» TEXTE PROPOSÉ:
#####

On pourra bien, çà et là, déceler des rapprochements forcés. Dans l’ensemble, la cause est gagnée. Chrétien de Troyes n’a rien inventé. Comme tout bon poète, il a pris son butin chez les autres, c’est-à-dire dans les contes bretons, héritage lointain des épopées irlandaises, qu’il entendait réciter autour de lui, et qu’il a combinés, parfois assez maladroitement.
Ces contes, à la vérité, nous ne les possédons plus dans des éditions séparées. Il faut les deviner, comme en filigranes, à travers la trame qui les a retenus et absorbés. Mais les allusions et les résidus qui en subsistent ne laissent aucune hésitation sur leur existence et leur influence.
En sorte que cette « matière de Bretagne » semble finalement se détacher presque en entier des patrons classiques ou chrétiens que d’aucuns voulaient lui assigner.
Cette dernière allégation concerne principalement le Conte du Graal où il n’est plus possible de voir une intention pieuse.
Plus tard le symbole de la messe s’y introduira. Mais au début nous nous trouvons en face d’une création toute païenne où se devine la figure du semi-mythique Prydero, prince gallois, que prolongent celles de Finn et de Cuchulain.
L’Irlande apparaît donc comme la source ultime où il faut chercher à la fois le thème de la vengeance conséquent à celui de la question omise. Car pour cette dernière notamment, seule sa littérature offre des éléments de solution. Seul le folklore irlandais a retenu le souvenir de cette question que Perceval devait poser et qu’il ne pose pas, pour son plus grand dommage et pour celui du roi malade ; l’énigme que Chrétien de Troyes a recueillie, sans en comprendre la portée.

#####

» DONNÉES FOURNIES:
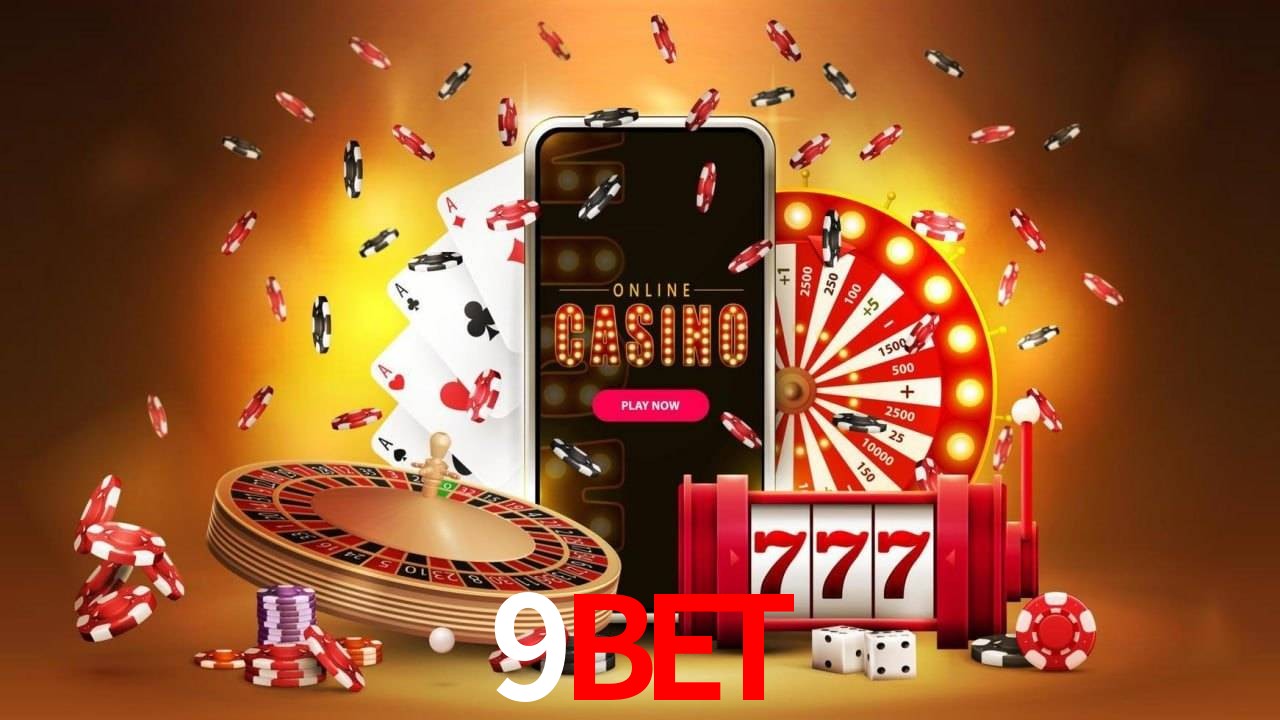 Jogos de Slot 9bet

#####

» CONSIGNES:
**A.** Selon le texte sur les sources de Chrétien de Troyes, dans quoi le poète a-t-il pris son butin ?
**B.** Pouvez-vous résumer en deux phrases le texte sur les sources de Chrétien de Troyes ?
**C.** Pouvez-vous poursuivre le texte sur les sources de Chrétien de Troyes après sa dernière phrase ?

» RÉPONSES ATTENDUES:
**A.** Dans les contes bretons, héritage lointain des épopées irlandaises, qu'il entendait réciter autour de lui.

**B.** Chrétien de Troyes n'a rien inventé : il a combiné des contes bretons, hérités des épopées irlandaises, que l'on ne possède plus en éditions séparées mais dont les allusions et les résidus attestent l'existence et l'influence. Le Conte du Graal est d'abord une création toute païenne, et seul le folklore irlandais a retenu le souvenir de la question que Perceval devait poser et qu'il ne pose pas.

**C.**
Mais quel en est le sens ? M. Loomis qui cite des exemples analogues tirés de la littérature populaire ne cherche pas d’explication.
Ne pourrait-on pas en fournir une, en disant qu’il s’agit dans le cas de Perceval d’une application particulière sous forme de question, de la croyance générale à la valeur sacramentelle ou magique de certaines paroles, telle qu’on la retrouve partout chez les peuples primitifs ? Une formule de guérison miraculeuse ? De désensorcellement ?
Quant à la substance même de l’aventure du Graal, on peut se demander si M. Loomis creuse assez profond.
Il existe un essai d’Arthur C. L. Brown dont il ne semble pas avoir utilisé la thèse, quoiqu’elle fonde la sienne, parce qu’elle l’a précédée.
Pour Brown, le roi lépreux ou éviré, car c’est plutôt cela, ne serait autre que le dieu Nuadu, à la fois guerrier et blessé, retiré sous la terre en la salle carrée d’un palais enchanté, dans l’attente du jeune dieu Lug appelé à le guérir et à sauver l’Irlande de la désolation.
Mythe solaire originellement, où Nuadu prend les noms successifs de Brian, Gornemant, Roi pêcheur ou même Artur. Si bien que le roman du Graal, c’est-à-dire du criol, nourriture des dieux, ainsi que tout le cycle arturien, seraient issus des combats entre les dieux irlandais du bien et du mal, qui se déroulent dans le pays des fées qui est aussi le pays des morts.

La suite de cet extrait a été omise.